AV is Bridging the Gap Between the Real World and the Metaverse at Industry Conferences

 

How is AV helping bridge the gap between the real world and the metaverse? Some of the best examples can be seen in the midst of large-scale trade shows and industry events. For example, ETHDenver, an annual blockchain conference held in Denver, Colorado, hosts more than 20,000 technologists every year to innovate and develop the DeFi and web3 space. Like any good industry event, networking is key; each year, the conference begins with an official opening party where the attendees meet, greet, and mingle to discuss, define, and refine the bleeding-edge of blockchain technology.

 Mango Dogwood, the creative director of Charged Particles, an Ethereum-based NFT protocol that enables digital token nesting, was tasked with organizing and throwing the official opening party.

With only six weeks of planning, Dogwood put his experience planning digital-only metaverse gatherings to work and successfully threw an ETHDenver party for the ages; he secured an iconic venue in the form of a former Airforce base and raised a quarter million dollars in sponsorship to get the party, literally, off the ground.
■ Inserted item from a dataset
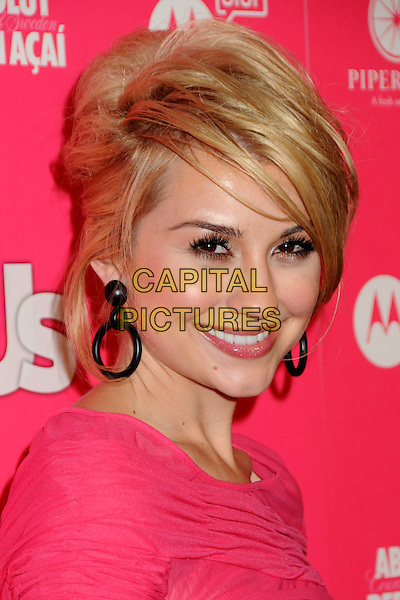 CHELSEA STAUB.US Weekly Hot Hollywood Style Issue Event held at Drai's at the W Hollywood Hotel, Hollywood, California, USA..April 22nd, 2010.headshot portrait black hoop earrings sweeping fringe pink coral .CAP/ADM/BP.©Byron Purvis/AdMedia/Capital Pictures.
Regardless of being an in-person event, ETHDenver is a hub for innovation on the next era of decentralized networks and applications. Naturally, attendees at the event represent a prime example of professionals seeking to create in-roads between the blockchain world or the evolving metaverse and the many traditional business and technologist communities who may still be skeptical about its uses and applications. Dogwood sat down with us to share insights into the dynamics of organizing, planning, and throwing large-scale, multi-thousand attendee events that bridge and warm-up the gap between the real world and the metaverse. He also details some of the innovative ways AV and XR technology is being leveraged to unify these two disparate event communities to close the gap between the real world and the metaverse.

Mango’s Thoughts

“There are quite a few interesting challenges when it comes to running large scale events, of which I’ve done a few. That was a major one in person, but we’ve also run a number of events with several thousand participants in digital-only spaces. And so I think a lot of people in the industry are looking at how can we bridge the gap between those two different kinds of spaces. And I think bridging the gap in the sense of helping bring the technologies closer together, but also making the experience like the engagement and the interaction between guests, really like focusing on bringing people together with these technologies.
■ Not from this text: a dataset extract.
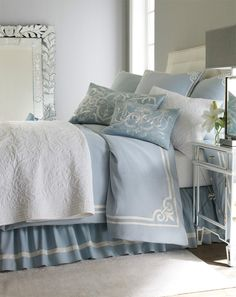 light blue traditional chic bedroom mirrored bedside table white headboard2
And as I think a lot of people, when they’re considering like digital events and digital spaces or events with a mixed reality sort of component that I think still today a lot of folks feel that those kinds of environments are quite sterile or cold, or lacking some sort of humanity that you get from physical events.

So something that we’ve all been focusing on is how can we use audio visual technology, music, art, virtual reality, augmented reality, to help show people that these spaces can be warm and human, and compassionate and connected. So that’s always been the challenges,

thinking about how can you create art experiences, installations, that help people realize that these digital spaces can be can be pretty marvelous.

I think it’s something that people started to feel a lot during the pandemic as well, when we could not physically meet, that you could find ways to use these digital technologies to find human connection. And so it’s just trying to remind people that just because we’ve gone back to having physical events, that we can still reap the benefits of those things.

So as an example, we’ve had some augmented reality like art installations where you’ve got a series of empty or appearingly empty pedestals. But when you’re looking through the right glasses or through the right app on your phone, that there are these marvelous, growing, animated digital art installations, like digital sculptures, and I think that kind of thing really captures people’s imagination. Something we’ve talked about doing is creating like a window between the digital and physical experience where people in the physical event are influencing the experience of the people in the digital space and vice versa, where you can be live streaming and capturing video from the physical event and projecting that into the digital space so that people around the world who are unable to attend for whatever reason, that you can really like lower the barriers to entry for people who feel like they’re participating.

And you can do the same the other direction as well, like capturing live feed video of all these little avatars running around in the metaverse and displaying that at the physical event where it feels like you’re really looking through a window between the digital and physical world in a way that really captures that social interaction that’s going on.

So I think art and music, art installations, and things that people can engage with to help bridge that social gap is something really fascinating and something that I think blockchain technology enables in a new way, and that a lot of people in the sort of blockchain industry are really focused on highlighting the positives of those sorts of installations.”